**WORK TO DO**. Pull out every line of the listing below that contains the string "away", matching case exactly.

**MATERIAL PROVIDED**.
--------------------

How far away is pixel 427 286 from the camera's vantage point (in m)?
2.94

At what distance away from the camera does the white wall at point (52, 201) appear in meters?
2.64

--------------------

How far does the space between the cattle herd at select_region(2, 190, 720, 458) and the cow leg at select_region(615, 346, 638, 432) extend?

--------------------

**SOLUTION FOR THIS EXERCISE**.
How far away is pixel 427 286 from the camera's vantage point (in m)?
At what distance away from the camera does the white wall at point (52, 201) appear in meters?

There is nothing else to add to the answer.